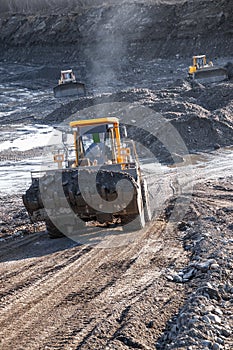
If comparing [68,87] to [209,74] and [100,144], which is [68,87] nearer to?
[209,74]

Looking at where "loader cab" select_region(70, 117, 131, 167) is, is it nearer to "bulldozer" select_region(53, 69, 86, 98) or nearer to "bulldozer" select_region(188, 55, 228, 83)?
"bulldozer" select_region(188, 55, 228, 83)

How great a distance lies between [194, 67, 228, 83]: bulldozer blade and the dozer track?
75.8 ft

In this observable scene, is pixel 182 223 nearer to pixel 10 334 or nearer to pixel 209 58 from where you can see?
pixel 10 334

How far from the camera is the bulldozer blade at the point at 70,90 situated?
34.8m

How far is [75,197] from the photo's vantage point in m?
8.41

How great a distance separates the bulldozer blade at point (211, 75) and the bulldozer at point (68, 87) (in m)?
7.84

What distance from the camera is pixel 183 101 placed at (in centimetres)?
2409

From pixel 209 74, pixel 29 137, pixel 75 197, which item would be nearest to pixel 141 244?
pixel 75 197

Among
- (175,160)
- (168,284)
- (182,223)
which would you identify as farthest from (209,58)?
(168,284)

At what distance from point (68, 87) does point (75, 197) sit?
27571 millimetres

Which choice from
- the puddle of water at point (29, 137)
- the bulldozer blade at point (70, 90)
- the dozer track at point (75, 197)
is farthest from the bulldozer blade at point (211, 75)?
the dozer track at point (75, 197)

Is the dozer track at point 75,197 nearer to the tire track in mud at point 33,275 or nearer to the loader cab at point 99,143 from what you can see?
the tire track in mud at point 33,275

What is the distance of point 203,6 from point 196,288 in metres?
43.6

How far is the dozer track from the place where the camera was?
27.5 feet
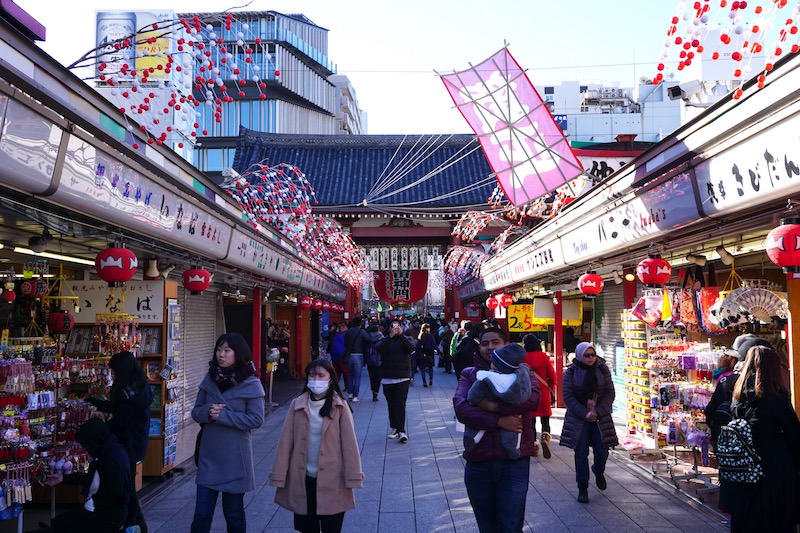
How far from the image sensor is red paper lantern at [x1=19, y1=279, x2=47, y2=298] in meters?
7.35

┄┄┄┄┄┄┄┄┄┄

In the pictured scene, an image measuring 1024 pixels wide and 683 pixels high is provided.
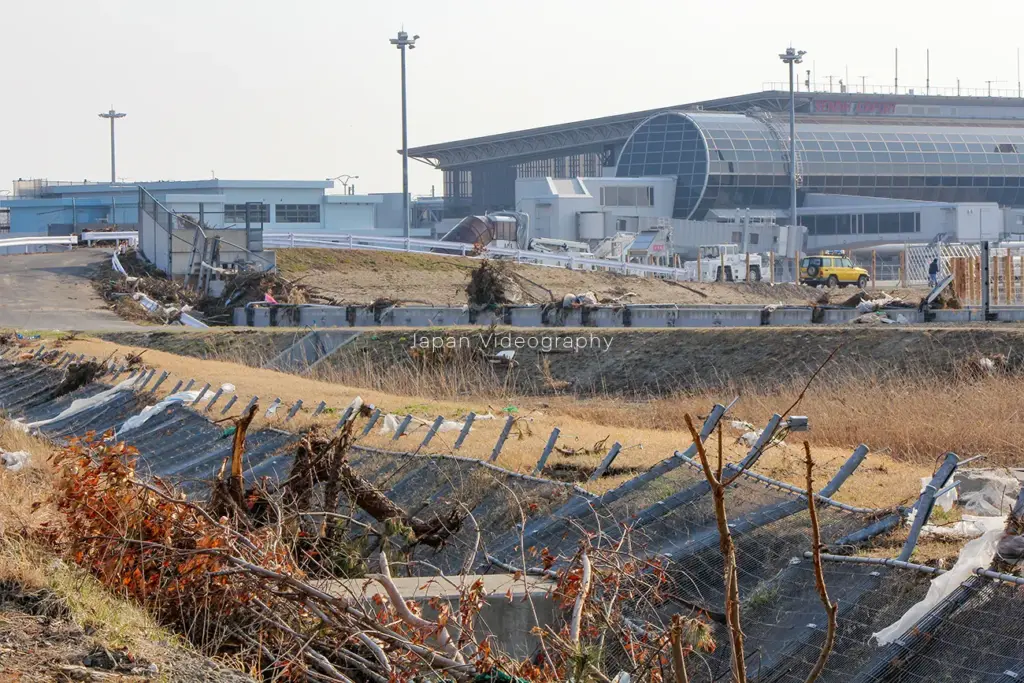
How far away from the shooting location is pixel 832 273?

┄┄┄┄┄┄┄┄┄┄

Can you reproduce every line between the lines holding "If comparing [68,87]" and "27571 millimetres", inclusive, with each number in the answers (coordinates and distances) multiplied by 0.4 and rounded to the same number of decimal places it had, halves rounded up? Leave the numbers in the other lines unchanged.

If comparing [68,87] to [209,74] and [100,144], which is [68,87] nearer to?
[84,30]

Looking at where "loader cab" select_region(70, 117, 131, 167) is, is it nearer to "bulldozer" select_region(53, 69, 86, 98) or nearer to "bulldozer" select_region(188, 55, 228, 83)?
"bulldozer" select_region(75, 22, 91, 33)

How great a distance lies between [194, 67, 228, 83]: bulldozer blade and the dozer track?
30.3 ft

In this observable scene, is pixel 182 223 nearer to pixel 10 334 or nearer to pixel 209 58 from where you can see?
pixel 4 134

How far from the camera is the bulldozer blade at the point at 70,90 situated?
13.9m

How far is [75,197] from the photo's vantage point in m?
3.36

How great a distance separates the bulldozer blade at point (211, 75) and the bulldozer at point (68, 87) (in m)?
3.14

What distance from the camera is pixel 183 101 placed at (in centimetres)?
964

From pixel 209 74, pixel 29 137, pixel 75 197, which item would be nearest to pixel 141 244?
pixel 30 79

Among
- (175,160)
- (168,284)
- (182,223)
which would you identify as farthest from (209,58)?
(67,114)

At what distance from point (68, 87) does point (75, 197) sit?
11028 millimetres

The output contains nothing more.